A Knife, a Fork, a Bottle, and a Cork by Sean C Hayden is a post-apocalyptic novella packed with enough dystopian elements to fill a full-length novel. Though the ending may not be as climactic as we are set up for and the story bounces around a bit, what makes this dark tale stand out is the author’s ability to present such realistic characters in this unsettling stage where humanity sits on the brink of self-destruction.
From the first page, readers will be thrust into a world where many lost cities lie dormant in the watery depths below and what’s left of humanity fights for the remaining crests of land, sometimes the most twisted minds become the most powerful. That thin line between ethics and the desire to preserve humankind becomes blurred as each character is introduced and we learn that the future may not be so bright.
This short story is likened to the 1967 novel Logan’s Run written by William F. Nolan and George Clayton Johnson (and 1976 film of the same name directed by Michael Anderson) where an over populated society is governed by the ideal that it is noble to end one’s life at a certain age to make room for the younger people. In this case, the End Day comes at the ripe old age of forty. And in a similar rebellious epiphany, we follow along with our heroes as they struggle to reclaim the right to live.
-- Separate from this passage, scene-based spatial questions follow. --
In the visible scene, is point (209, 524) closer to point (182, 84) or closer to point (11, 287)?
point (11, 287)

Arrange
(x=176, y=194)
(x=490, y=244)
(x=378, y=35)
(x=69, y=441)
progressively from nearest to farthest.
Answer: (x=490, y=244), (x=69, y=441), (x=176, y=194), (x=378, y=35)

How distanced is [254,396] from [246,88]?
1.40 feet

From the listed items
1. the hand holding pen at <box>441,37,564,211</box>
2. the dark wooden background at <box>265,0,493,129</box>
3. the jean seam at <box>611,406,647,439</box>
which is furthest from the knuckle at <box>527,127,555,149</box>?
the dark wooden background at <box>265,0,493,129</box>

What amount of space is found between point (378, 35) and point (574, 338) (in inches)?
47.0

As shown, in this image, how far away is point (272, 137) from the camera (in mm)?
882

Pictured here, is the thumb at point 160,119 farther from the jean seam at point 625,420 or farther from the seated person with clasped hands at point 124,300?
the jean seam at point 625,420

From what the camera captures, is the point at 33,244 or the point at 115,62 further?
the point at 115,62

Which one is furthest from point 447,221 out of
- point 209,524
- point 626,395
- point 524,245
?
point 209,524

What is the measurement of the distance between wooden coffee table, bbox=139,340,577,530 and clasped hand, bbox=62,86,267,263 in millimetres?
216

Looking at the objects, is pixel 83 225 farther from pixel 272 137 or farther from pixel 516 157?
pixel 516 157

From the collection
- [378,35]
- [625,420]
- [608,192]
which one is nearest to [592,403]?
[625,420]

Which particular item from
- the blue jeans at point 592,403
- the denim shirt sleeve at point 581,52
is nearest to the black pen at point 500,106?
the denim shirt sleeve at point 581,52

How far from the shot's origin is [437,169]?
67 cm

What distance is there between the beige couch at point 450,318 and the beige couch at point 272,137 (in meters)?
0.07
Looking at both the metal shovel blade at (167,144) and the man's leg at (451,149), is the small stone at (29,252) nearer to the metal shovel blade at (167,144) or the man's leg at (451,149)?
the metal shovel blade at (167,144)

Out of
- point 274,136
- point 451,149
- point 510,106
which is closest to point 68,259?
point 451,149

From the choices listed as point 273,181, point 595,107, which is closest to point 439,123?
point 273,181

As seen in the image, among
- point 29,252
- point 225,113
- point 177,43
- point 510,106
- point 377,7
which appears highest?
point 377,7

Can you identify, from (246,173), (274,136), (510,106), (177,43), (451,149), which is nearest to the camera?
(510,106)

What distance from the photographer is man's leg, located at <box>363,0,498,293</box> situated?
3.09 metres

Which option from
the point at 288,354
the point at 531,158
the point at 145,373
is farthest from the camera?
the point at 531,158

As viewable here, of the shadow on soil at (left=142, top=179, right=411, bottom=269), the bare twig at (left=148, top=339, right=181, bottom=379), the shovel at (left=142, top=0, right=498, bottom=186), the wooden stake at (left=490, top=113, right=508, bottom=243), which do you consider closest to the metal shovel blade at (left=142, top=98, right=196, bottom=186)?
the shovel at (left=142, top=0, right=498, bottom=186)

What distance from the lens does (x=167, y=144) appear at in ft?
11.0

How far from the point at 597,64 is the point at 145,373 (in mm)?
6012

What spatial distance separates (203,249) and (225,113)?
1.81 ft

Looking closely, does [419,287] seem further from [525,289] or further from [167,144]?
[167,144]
The twisted mind behind this plan is Commander Martin. Petite in stature, but monstrous in power, the anticipation of meeting this imposing figure builds throughout the story. The most telling (and clever) use of foreshadowing by the author hinting at Martin’s horrific leadership is the poetic verses that introduces each chapter.
Chapter Two begins with:
Martin is my shepherd, I shall not want
He lays me down in green pastures
He leads me beside still waters
He restores my soul
Yea though I walk through the valley of the shadow of death,
I shall fear no evil, for Martin is with me
His rod and his rifle, they comfort me
With such ominous tones luring readers along, the anticipation of meting Martin is what makes the journey worthwhile. Not surprising, these little snippets help the reader visualize a world where a man purposefully confuses popular nursery rhymes and noted biblical references with himself.
In all, this was a fun, quick read. Though the climactic confrontation does not live up to the hype built up throughout the story, A Knife, a Fork, a Bottle, and a Cork by Sean C Hayden does have a satisfying conclusion with just enough lingering questions to open the door for more adventures.